だが、ザッカーバーグの発言とはうらはらに、IT企業での女性活用は進んでいない。昨年6月に発行された2015年のダイバーシティ・レポートによると、フェイスブックで管理職の立場にある女性は全社員の4分の1にも満たない。
女性だけでなく、黒人やヒスパニック系の従業員もフェイスブックでは少数派だ。白人やアジア系はIT業界で活躍しており、フェイスブックの米国本社では従業員の91%を占めている。だが、ヒスパニックの割合は4%、黒人はたった2%だ。役職付きの社員になるとその4分の3が白人だ。
これはフェイスブックに限ったことではない。グーグルの2015年ダイバーシティ・レポートも、従業員の91%がアジア系及び白人であり、女性社員の割合は30%しかないことを示している。
両社はここ数年ダイバーシティへの取り組みが遅れているという非難を浴びており、それを受けてマイノリティの従業員を増やす努力を進めることを公に発表している。
フェイスブックのダイバーシティ推進担当であるマキシン・ウィリアムスは、IT業界のマイノリティグループに属する大学1年生たちを対象にした教育プログラムや、女性をターゲットにしたコンピューターサイエンス・プログラムの広告展開、ブラックカレッジでの採用活動などを進めていると語っている。

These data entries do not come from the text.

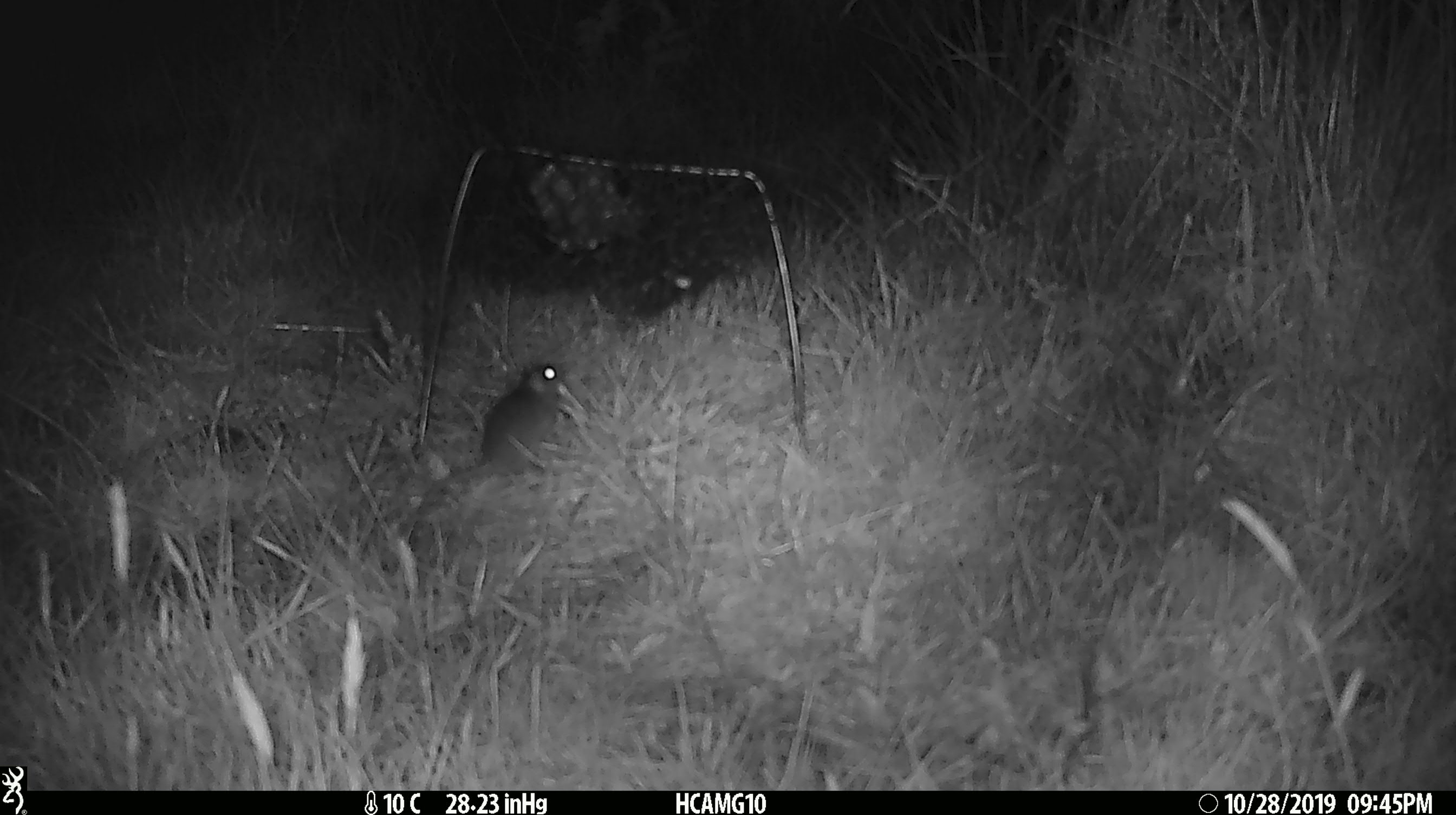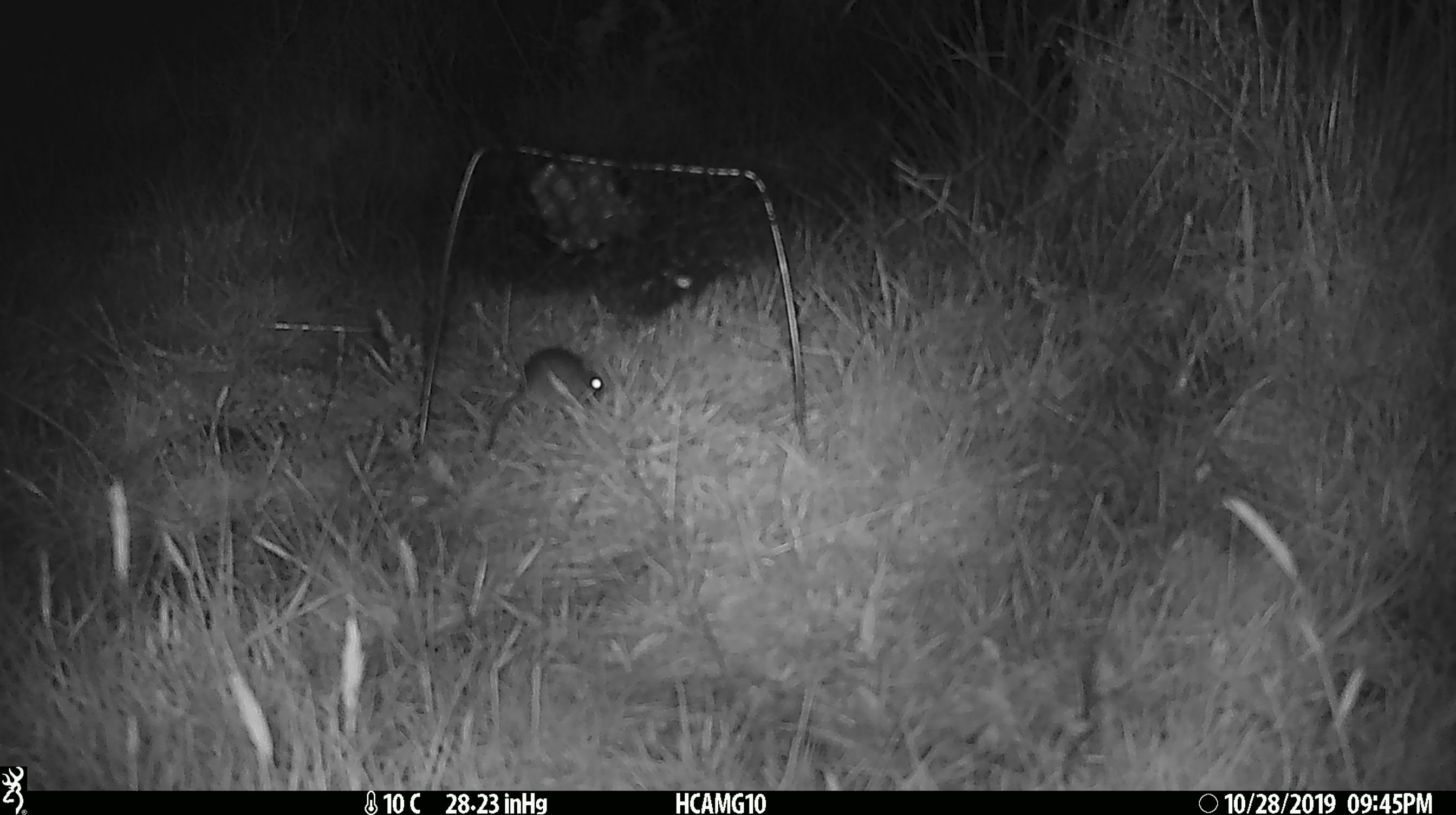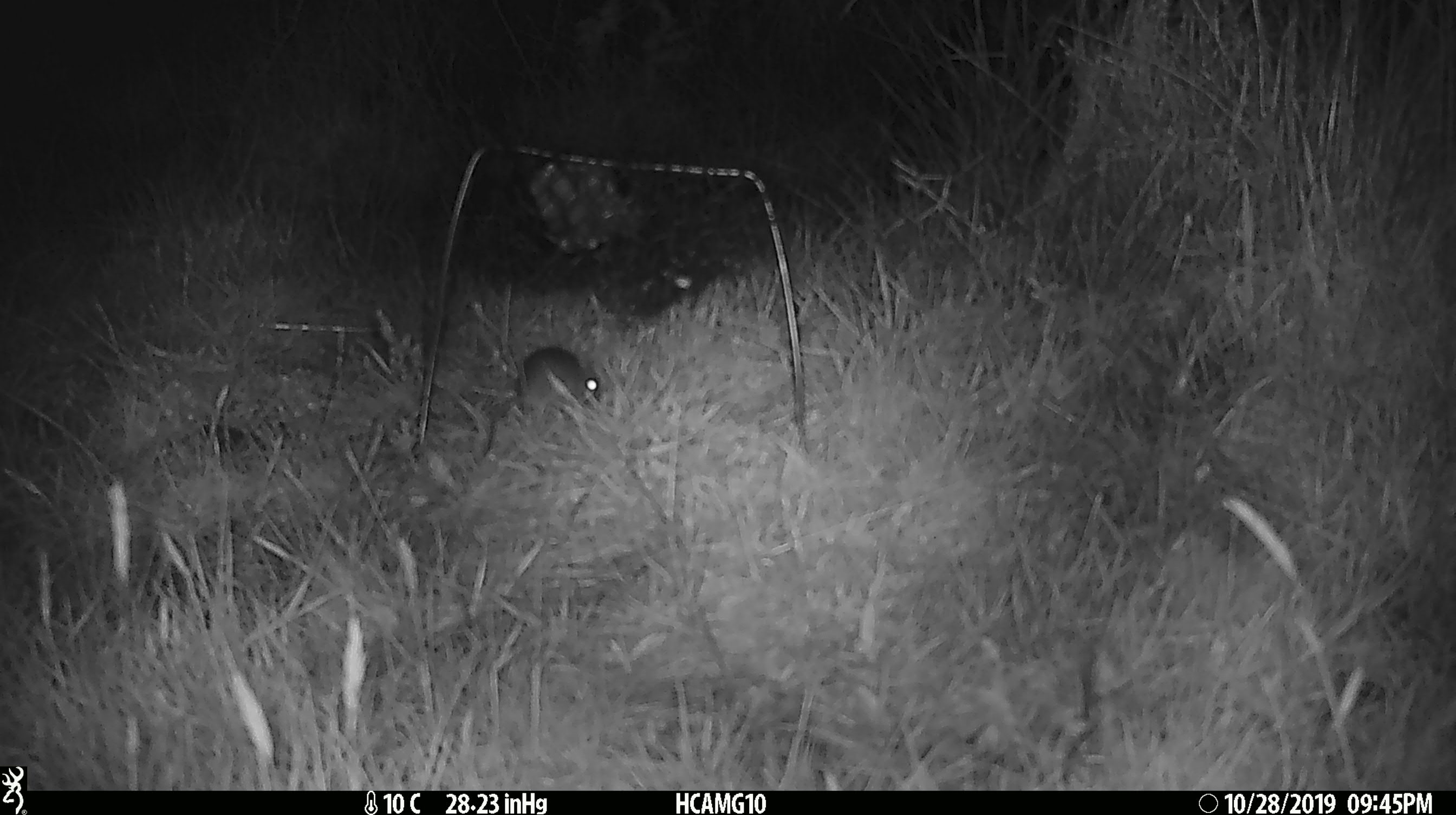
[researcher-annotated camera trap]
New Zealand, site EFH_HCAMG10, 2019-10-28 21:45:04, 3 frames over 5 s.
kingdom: Animalia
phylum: Chordata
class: Mammalia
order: Rodentia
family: Muridae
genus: Mus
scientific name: Mus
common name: mouse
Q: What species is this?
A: Mouse (Mus).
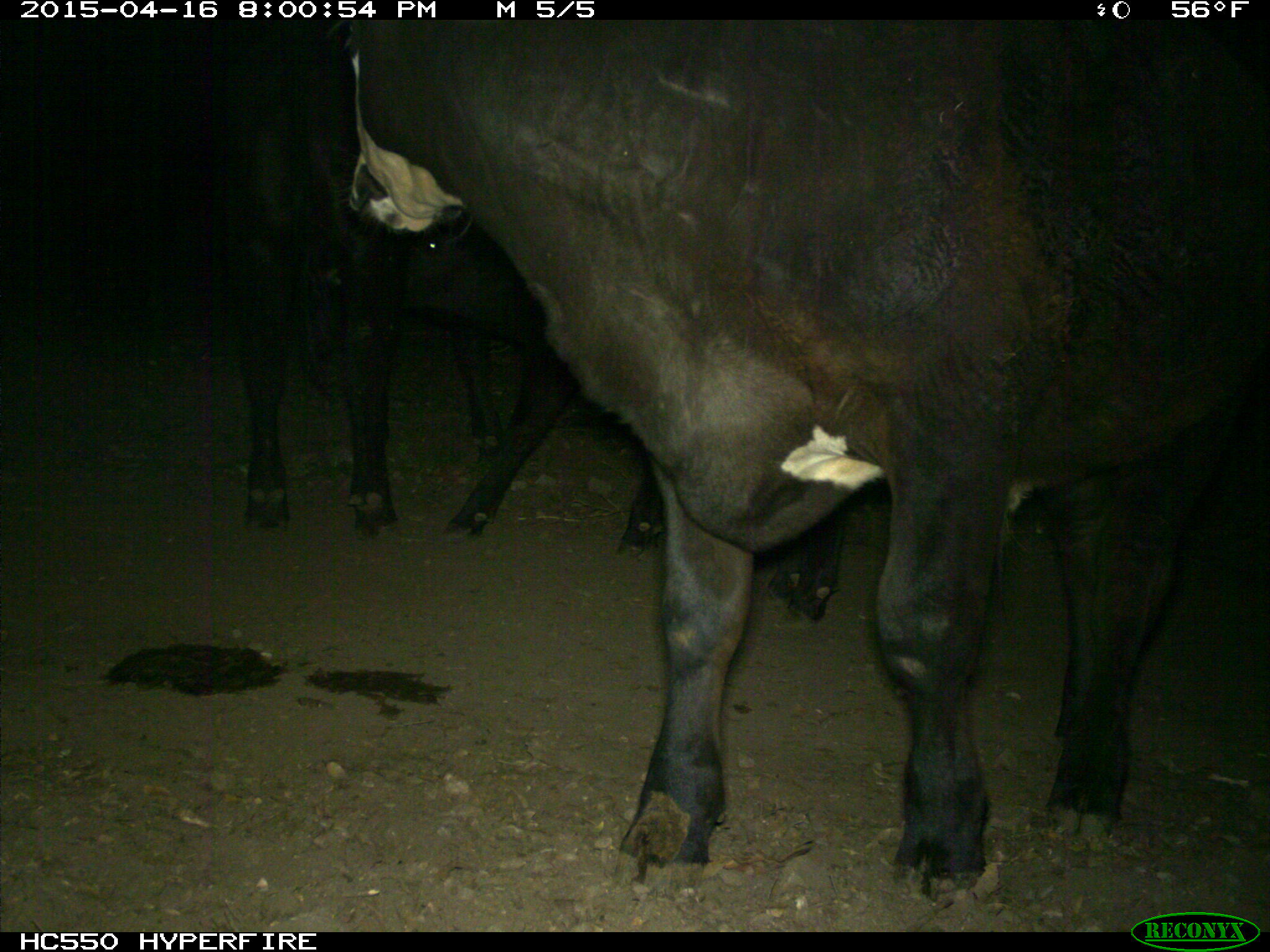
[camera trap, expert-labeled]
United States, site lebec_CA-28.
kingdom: Animalia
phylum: Chordata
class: Mammalia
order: Artiodactyla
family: Bovidae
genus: Bos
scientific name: Bos taurus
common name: domestic cow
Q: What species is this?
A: Bos taurus (domestic cow).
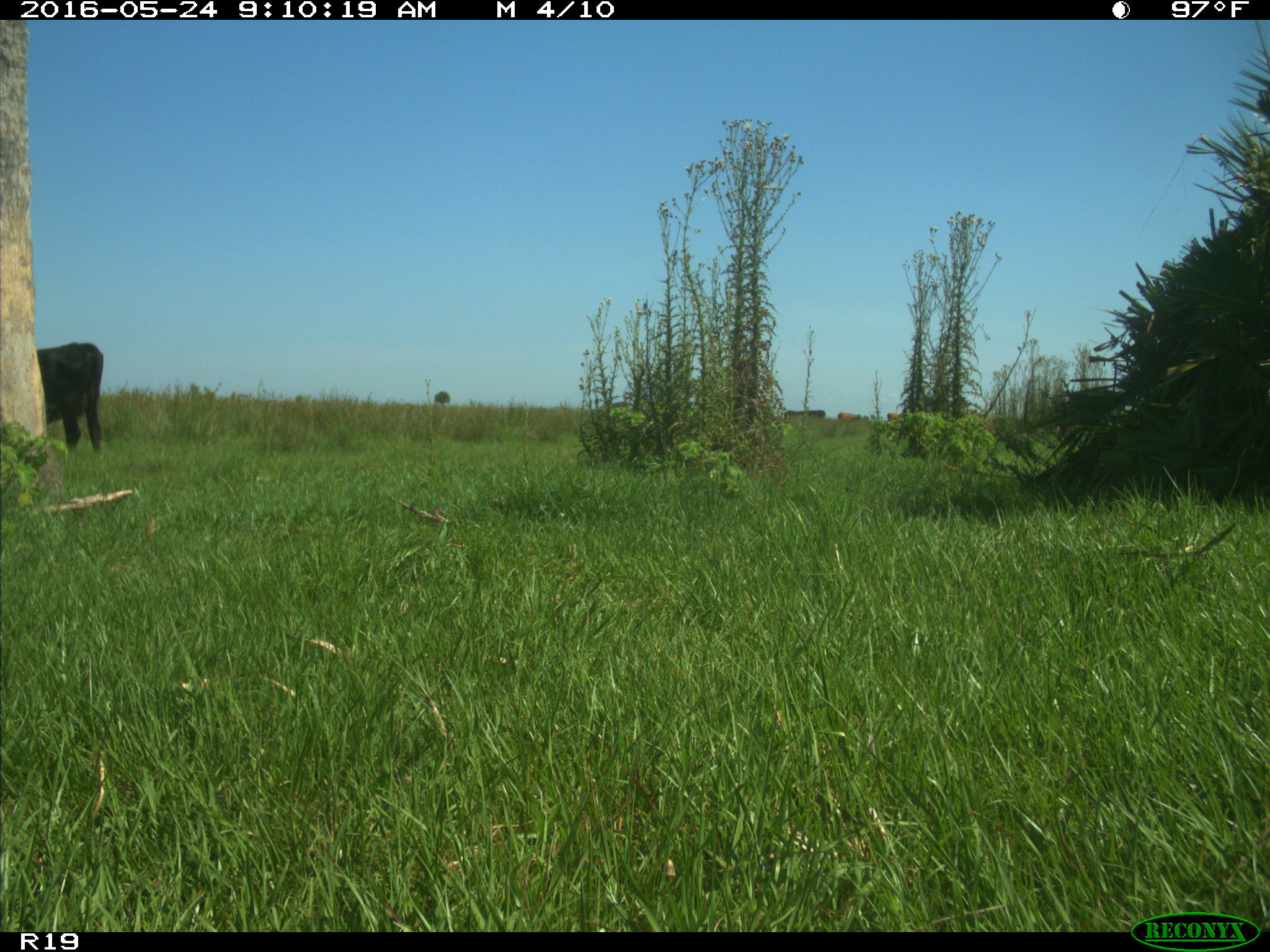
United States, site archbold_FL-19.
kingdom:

だが変化はなかなか訪れない。2014年と2015年を比較すると、フェイスブックで働く女性従業員の割合は各国合わせても1%しか増えておらず、米国内での白人やアジア系ではない従業員の割合は全く変わっていなかった。
ザッカーバーグは2015年5月に開催されたタウンホールミーティングで「女性やマイノリティの採用を増やすための努力をしていきたい」と語ったが、変化が訪れるのはまだ先のことになりそうだ。